I’ve seen a lot of junco nests in my four years of field work. Rarely, I’ve been lucky enough to happen upon the nest of something other than a junco. I don’t find enough of these other nests to study them, so they don’t help me in my research—but boy, is it fun to find them!
Quick review: this is a junco nest.
Some major differences: the junco’s is a ground nest, while this one is a cup nest, suspended above the ground in the branches of a bush. The chicks are covered in light greyish fuzz instead of the junco chicks’ dark fuzz, and are maybe a bit stockier than the junco chicks.
If you don’t spend a lot of your time staring at pink alien bird babies, these two sets of chicks may look fairly similar to you. To me, accustomed as I am to the juncos, these new babies look entirely different—like looking at puppies when you’re used to kittens.
I think that this is a Green-tailed Towhee nest. I’m not completely confident in that ID yet, though; if anyone has evidence for or against it, I’d love to hear it!
This next nest almost fooled me; at first I thought it belonged to a particularly imaginative junco.
It’s almost on the ground, built just slightly elevated in a thistle. Juncos occasionally do build nests off the ground, and a thistle certainly seems like a good idea: those spikes could be protection.

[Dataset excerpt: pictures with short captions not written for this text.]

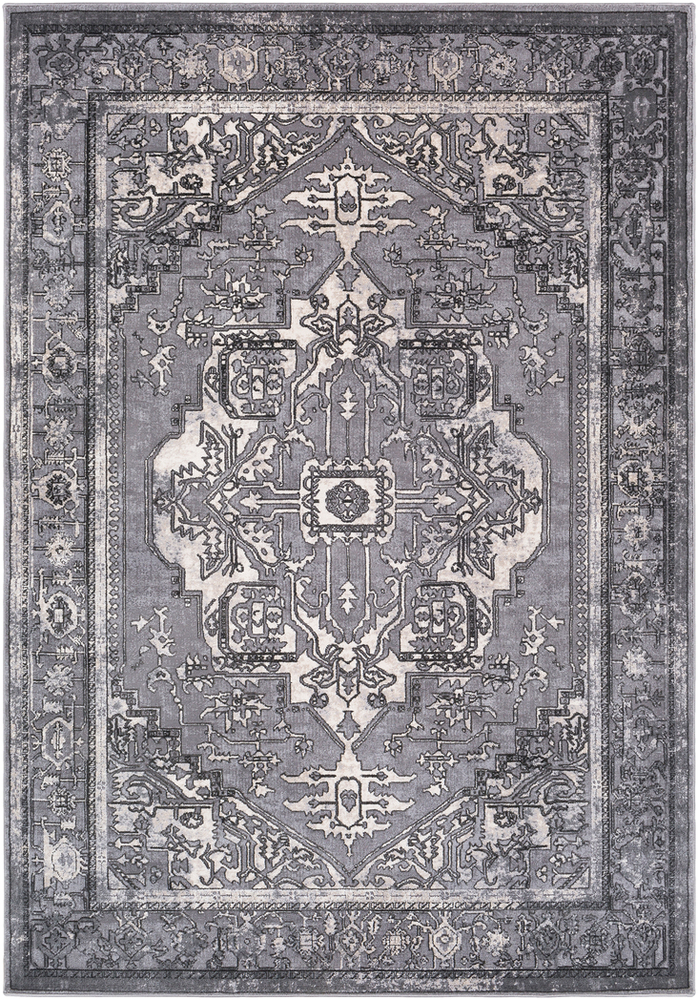 TBT2303-1616 18 in. Tibetan Updated Traditional Sample Area Rug - Multicolor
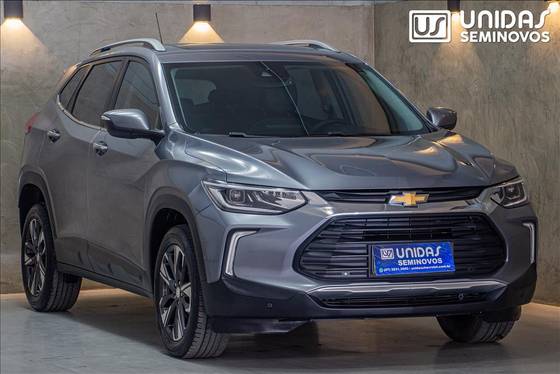CHEVROLET TRACKER 1.2 TURBO FLEX PREMIER AUTOMÁTICO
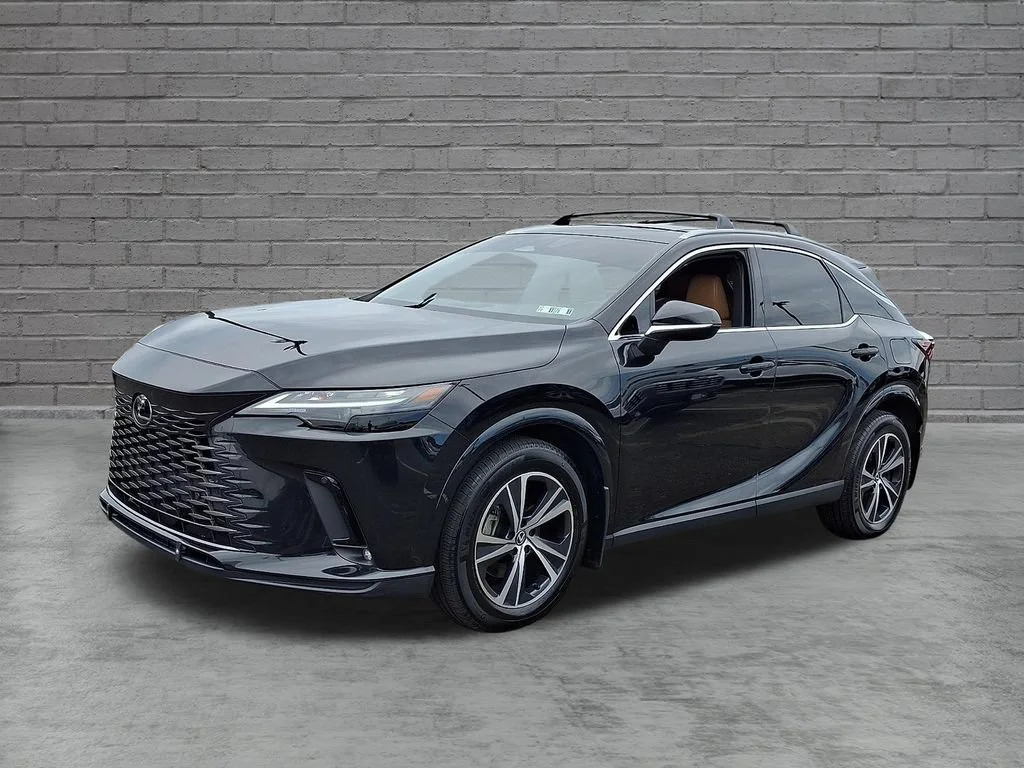 Used 2024 Black Lexus Premium image 6
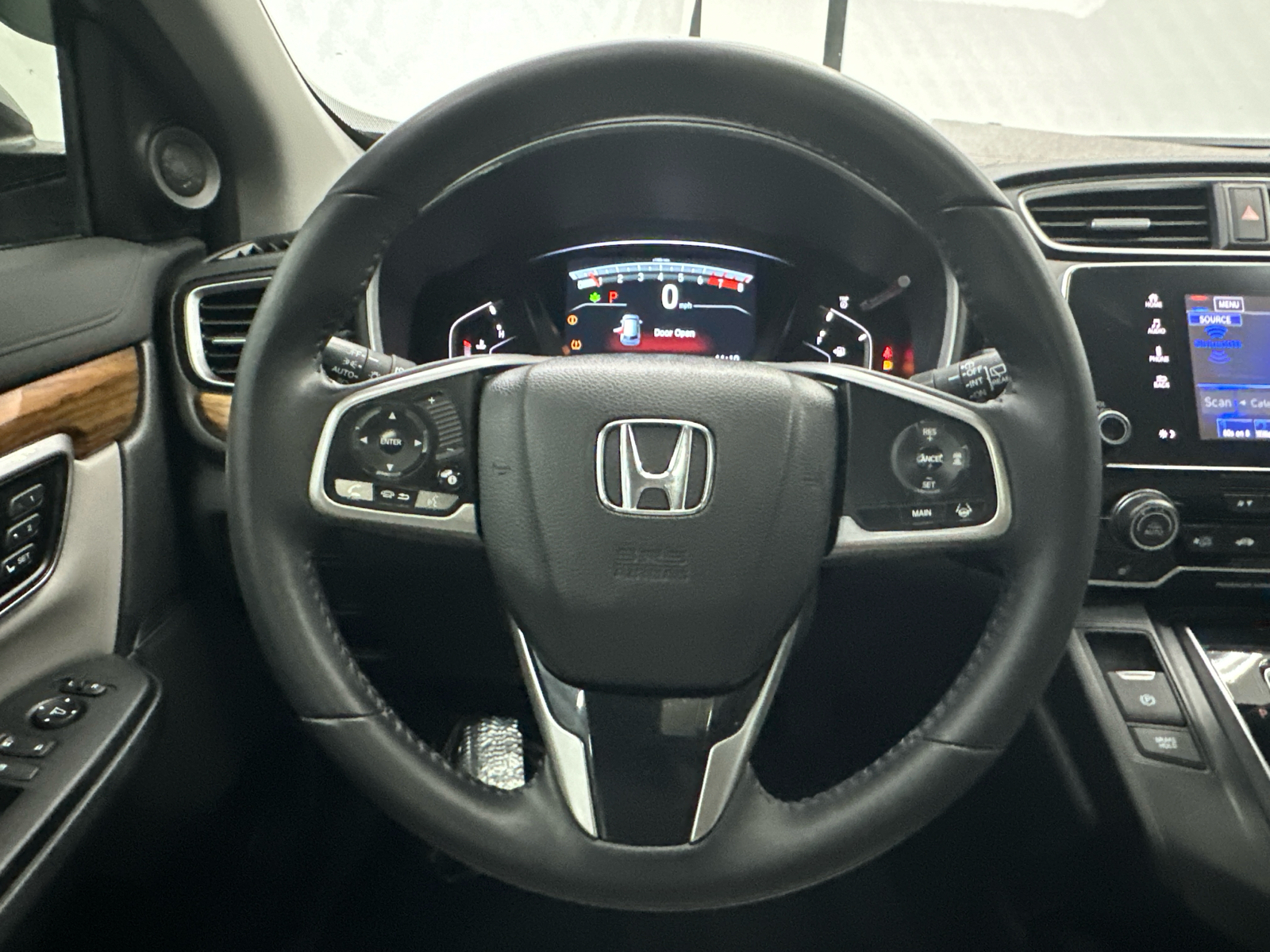 2018 Honda CR-V EX-L 28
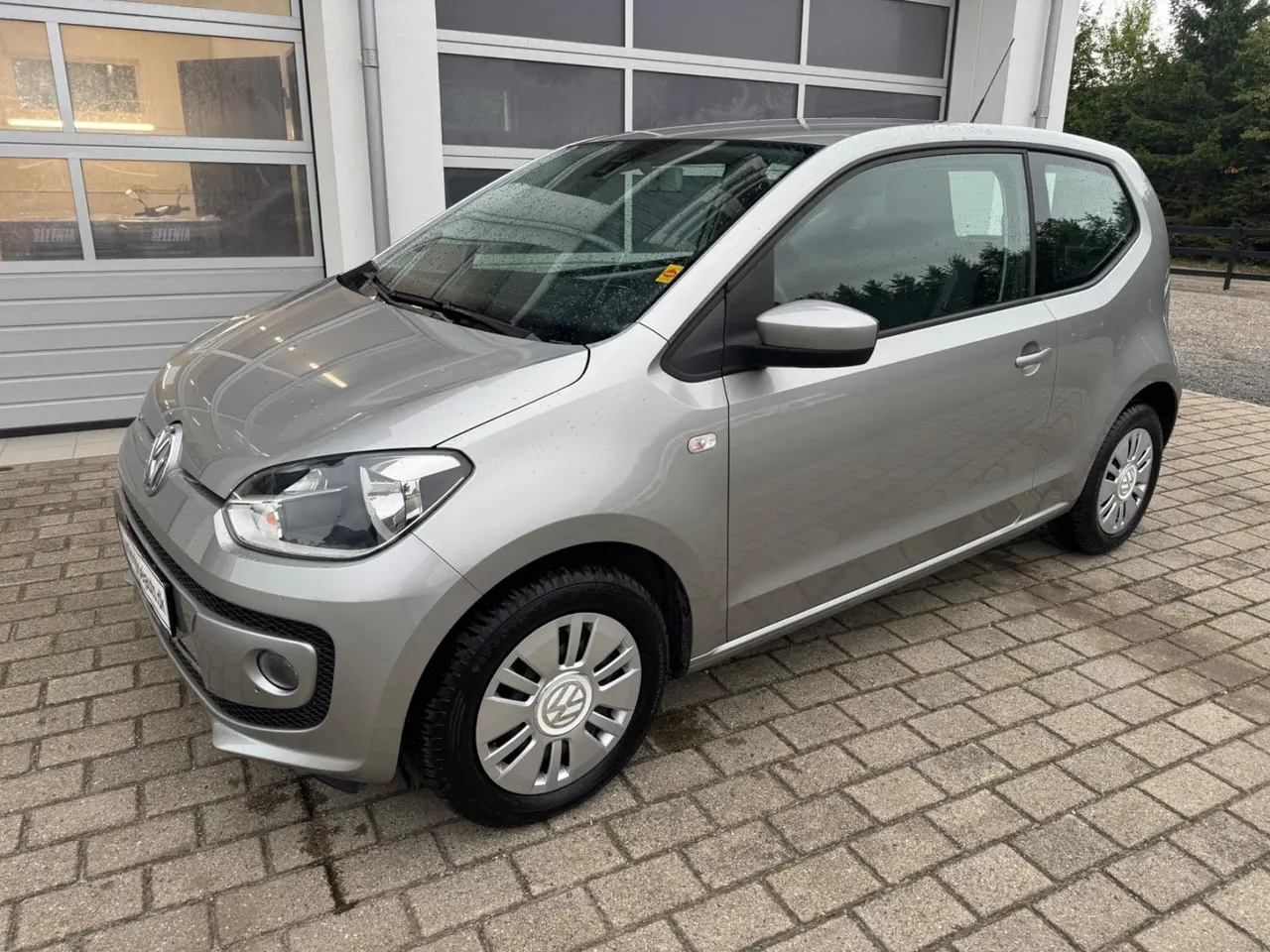 Billede 1 - VW Up! 1,0 75 Move Up! ASG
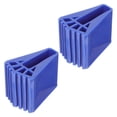 thumbnail image 4 of 2 Pieces Ladder Feet Cover Multipurpose Telescoping Ladder Feet Step Ladder Feet blue, 4 of 8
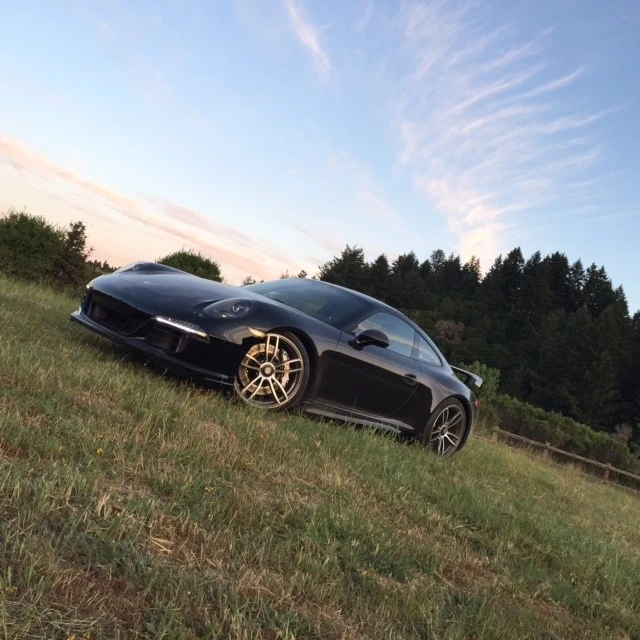 2015 Porsche 991 Carrera GTS - Image 2 of 5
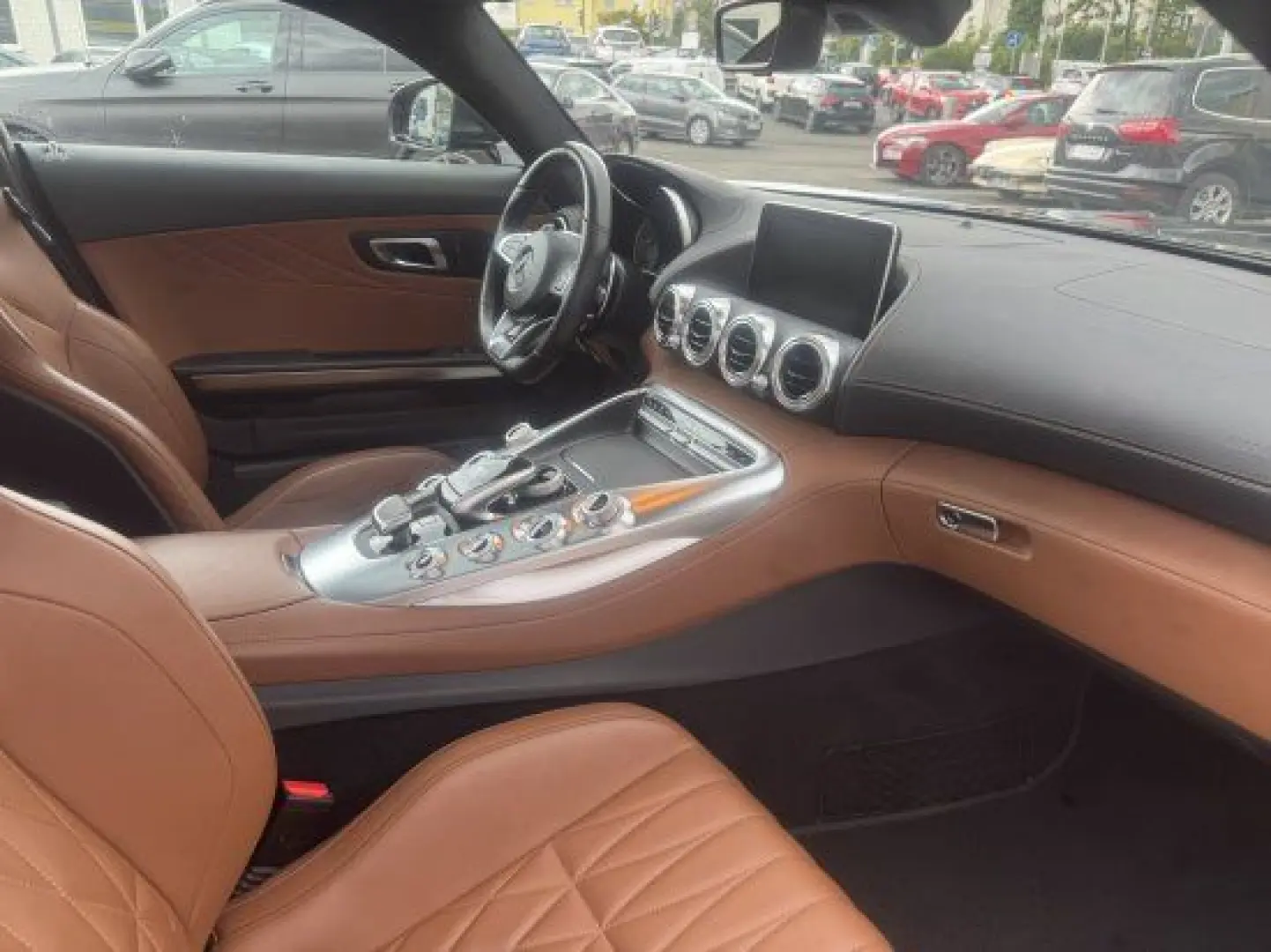 AMG GT Coupe AMG GT EU6 Coupe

Here is an actual junco nest with eggs:
Can you see the differences between these eggs and the eggs in the thistle nest? They’re a bit similar, but the colors and patterns aren’t quite right, and the shapes are slightly off. This isn’t solid evidence, though: often birds show a lot of variation in their egg coloration within a species. Even in that single junco nest you can see differences between the markings on the eggs. The giveaway that the thistle nest isn’t a junco nest is a combination of things: the eggs don’t look right, the nest structure is different, and the number of eggs is too small. (Juncos occasionally lay two-egg clutches, but it’s not common.)
Oh, and the bird that we scared off the thistle nest wasn’t a junco. That’s a pretty good clue, too.
I didn’t get a great look at that bird, so again I’m not entirely certain of this ID, but I believe this thistle nest belongs to a Red-winged Blackbird.
Oddly, the two nests that I can—unlike the previously-mentioned nests—identify with certainty are also the two nests that I was unable to actually look at. This is because they were inside trees:
I could hear the chicks cheeping through the wood, and I could watch the parents go in and out of the entrance hole, but the holes were too narrow and deep for me to actually be able to see the chicks inside.